╔══

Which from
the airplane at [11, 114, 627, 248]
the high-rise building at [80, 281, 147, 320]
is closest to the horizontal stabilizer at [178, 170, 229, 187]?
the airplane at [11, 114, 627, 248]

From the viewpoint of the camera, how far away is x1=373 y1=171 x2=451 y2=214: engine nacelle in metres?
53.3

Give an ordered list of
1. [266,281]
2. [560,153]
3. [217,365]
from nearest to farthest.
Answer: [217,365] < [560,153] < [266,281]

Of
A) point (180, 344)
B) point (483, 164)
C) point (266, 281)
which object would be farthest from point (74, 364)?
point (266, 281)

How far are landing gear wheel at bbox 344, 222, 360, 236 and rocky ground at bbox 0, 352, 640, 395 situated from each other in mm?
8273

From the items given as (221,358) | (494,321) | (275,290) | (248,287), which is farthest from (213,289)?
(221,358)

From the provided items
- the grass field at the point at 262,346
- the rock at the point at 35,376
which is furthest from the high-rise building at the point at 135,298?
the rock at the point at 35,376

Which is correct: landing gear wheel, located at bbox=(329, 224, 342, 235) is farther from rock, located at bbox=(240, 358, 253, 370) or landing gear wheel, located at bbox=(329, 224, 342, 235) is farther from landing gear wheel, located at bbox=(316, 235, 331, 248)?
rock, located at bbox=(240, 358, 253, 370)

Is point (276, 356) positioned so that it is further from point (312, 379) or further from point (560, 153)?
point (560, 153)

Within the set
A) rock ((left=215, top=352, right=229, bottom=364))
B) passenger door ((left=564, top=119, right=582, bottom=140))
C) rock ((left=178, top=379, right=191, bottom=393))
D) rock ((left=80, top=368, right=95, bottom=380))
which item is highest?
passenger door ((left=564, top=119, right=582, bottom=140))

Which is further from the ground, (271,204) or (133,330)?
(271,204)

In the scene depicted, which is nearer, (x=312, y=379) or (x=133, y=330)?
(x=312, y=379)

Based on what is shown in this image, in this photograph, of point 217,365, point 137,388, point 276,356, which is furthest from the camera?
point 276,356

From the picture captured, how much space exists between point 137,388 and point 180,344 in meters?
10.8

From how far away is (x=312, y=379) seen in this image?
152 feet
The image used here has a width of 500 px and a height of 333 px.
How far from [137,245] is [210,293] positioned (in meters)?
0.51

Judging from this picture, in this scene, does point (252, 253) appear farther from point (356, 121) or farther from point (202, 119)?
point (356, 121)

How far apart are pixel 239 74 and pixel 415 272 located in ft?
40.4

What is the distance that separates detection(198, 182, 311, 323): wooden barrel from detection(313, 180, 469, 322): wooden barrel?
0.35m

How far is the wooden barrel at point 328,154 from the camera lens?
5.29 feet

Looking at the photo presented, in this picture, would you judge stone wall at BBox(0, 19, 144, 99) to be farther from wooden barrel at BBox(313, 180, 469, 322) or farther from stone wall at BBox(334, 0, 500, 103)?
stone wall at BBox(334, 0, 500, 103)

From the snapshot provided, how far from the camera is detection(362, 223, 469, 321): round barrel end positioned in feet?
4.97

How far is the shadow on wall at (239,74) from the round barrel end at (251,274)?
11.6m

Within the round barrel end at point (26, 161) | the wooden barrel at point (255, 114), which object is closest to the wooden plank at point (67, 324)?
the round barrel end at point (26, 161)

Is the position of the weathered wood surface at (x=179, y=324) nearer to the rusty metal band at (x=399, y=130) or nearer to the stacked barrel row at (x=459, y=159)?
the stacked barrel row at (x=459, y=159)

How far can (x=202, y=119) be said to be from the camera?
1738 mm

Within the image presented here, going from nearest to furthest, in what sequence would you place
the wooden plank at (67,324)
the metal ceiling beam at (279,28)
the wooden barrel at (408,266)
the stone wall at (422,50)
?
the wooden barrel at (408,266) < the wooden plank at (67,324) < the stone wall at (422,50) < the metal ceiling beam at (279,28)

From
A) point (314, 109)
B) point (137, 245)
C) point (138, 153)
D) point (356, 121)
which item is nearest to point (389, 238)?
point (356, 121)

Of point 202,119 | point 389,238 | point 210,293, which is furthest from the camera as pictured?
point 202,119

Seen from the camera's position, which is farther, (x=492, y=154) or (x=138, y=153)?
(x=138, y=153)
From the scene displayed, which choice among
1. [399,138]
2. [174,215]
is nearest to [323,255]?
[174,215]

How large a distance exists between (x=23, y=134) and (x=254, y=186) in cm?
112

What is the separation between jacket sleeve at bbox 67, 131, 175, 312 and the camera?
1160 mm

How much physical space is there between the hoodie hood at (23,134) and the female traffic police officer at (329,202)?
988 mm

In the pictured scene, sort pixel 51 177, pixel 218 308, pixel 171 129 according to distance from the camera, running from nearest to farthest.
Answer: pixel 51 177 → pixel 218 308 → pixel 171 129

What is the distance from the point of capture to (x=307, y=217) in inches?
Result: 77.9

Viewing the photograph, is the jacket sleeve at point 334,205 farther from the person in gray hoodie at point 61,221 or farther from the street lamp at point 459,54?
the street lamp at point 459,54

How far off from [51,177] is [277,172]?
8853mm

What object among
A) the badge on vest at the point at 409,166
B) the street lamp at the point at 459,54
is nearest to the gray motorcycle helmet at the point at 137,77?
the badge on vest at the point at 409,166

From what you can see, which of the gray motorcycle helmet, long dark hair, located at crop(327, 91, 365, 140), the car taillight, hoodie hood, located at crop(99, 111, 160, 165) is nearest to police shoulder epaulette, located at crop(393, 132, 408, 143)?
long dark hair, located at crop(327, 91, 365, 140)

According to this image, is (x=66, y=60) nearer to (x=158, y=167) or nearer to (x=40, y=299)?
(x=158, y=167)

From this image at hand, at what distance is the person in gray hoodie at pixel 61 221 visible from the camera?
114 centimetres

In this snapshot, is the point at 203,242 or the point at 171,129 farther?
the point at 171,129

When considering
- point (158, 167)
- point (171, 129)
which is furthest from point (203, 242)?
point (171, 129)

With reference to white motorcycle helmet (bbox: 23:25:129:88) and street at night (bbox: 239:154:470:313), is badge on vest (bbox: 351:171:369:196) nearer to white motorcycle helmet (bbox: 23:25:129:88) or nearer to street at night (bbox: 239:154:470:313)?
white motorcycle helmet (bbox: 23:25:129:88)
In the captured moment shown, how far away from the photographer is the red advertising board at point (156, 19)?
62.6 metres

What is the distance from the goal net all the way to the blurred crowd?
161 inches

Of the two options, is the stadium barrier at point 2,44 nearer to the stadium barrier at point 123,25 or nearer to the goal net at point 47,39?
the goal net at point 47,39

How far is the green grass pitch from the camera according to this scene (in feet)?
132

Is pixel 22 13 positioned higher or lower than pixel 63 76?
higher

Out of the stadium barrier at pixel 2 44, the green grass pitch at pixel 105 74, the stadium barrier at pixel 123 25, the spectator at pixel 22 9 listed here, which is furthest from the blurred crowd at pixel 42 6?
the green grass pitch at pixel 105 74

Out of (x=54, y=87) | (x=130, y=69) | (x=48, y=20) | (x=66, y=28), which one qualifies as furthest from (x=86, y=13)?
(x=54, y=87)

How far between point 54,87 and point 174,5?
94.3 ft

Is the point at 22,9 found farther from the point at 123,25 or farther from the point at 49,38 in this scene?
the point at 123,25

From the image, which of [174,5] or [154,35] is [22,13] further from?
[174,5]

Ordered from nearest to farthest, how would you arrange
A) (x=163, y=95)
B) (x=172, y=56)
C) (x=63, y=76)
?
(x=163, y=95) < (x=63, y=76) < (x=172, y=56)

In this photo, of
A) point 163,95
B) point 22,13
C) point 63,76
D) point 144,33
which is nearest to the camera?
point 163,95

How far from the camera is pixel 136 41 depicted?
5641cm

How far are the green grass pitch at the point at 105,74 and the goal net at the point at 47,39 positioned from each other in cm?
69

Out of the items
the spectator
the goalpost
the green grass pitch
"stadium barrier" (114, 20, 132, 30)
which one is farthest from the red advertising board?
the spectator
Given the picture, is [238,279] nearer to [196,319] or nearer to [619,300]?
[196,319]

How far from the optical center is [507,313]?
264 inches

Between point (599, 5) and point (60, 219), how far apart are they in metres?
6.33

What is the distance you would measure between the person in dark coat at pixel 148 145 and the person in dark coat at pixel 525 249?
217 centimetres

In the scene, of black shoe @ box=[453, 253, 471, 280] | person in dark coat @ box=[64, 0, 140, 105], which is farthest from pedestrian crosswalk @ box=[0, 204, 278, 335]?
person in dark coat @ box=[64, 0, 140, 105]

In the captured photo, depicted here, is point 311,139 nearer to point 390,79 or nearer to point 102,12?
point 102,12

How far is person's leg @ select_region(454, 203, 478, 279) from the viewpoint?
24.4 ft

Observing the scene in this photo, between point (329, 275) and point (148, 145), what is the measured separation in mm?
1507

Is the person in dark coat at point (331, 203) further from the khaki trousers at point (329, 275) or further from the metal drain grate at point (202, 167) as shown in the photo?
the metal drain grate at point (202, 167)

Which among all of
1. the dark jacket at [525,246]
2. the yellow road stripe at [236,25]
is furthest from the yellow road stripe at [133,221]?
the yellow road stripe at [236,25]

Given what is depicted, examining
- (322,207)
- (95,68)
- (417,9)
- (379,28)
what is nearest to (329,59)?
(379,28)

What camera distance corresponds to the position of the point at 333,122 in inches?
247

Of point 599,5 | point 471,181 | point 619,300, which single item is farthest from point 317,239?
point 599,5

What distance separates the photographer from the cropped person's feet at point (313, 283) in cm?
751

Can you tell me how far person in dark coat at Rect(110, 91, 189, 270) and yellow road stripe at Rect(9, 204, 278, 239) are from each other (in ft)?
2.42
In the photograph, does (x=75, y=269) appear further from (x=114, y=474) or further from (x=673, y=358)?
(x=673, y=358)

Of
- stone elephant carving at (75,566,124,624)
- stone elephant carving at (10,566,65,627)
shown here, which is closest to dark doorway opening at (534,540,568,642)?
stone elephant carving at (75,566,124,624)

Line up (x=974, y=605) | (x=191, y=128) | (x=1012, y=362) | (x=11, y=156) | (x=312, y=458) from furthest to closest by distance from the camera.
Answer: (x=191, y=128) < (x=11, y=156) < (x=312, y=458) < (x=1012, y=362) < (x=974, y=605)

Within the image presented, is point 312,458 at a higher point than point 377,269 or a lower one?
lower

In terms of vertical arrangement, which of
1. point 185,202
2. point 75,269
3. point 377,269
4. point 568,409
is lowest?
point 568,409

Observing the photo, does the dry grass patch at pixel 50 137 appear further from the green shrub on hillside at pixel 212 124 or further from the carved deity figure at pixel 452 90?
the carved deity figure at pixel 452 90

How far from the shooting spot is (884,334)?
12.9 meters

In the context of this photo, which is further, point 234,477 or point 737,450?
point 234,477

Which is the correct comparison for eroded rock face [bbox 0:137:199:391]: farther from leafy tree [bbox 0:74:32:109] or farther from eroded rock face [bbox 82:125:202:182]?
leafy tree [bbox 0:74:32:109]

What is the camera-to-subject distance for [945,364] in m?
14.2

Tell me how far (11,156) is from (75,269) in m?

╚══

From the line containing "Observing the photo, does" through the final line of the listing above, retype every line exactly; leave out everything else.

Observing the photo, does the dry grass patch at pixel 50 137 appear further from the green shrub on hillside at pixel 212 124 or further from the carved deity figure at pixel 452 90?
the carved deity figure at pixel 452 90

How far from the shooting spot is (884,334)?
12.9 meters

In the context of this photo, which is further, point 234,477 or point 737,450?
point 234,477

Which is the correct comparison for eroded rock face [bbox 0:137:199:391]: farther from leafy tree [bbox 0:74:32:109] or farther from eroded rock face [bbox 82:125:202:182]?
leafy tree [bbox 0:74:32:109]

What is the camera-to-subject distance for [945,364] in m?
14.2

Tell me how far (11,156) is from (75,269) in m?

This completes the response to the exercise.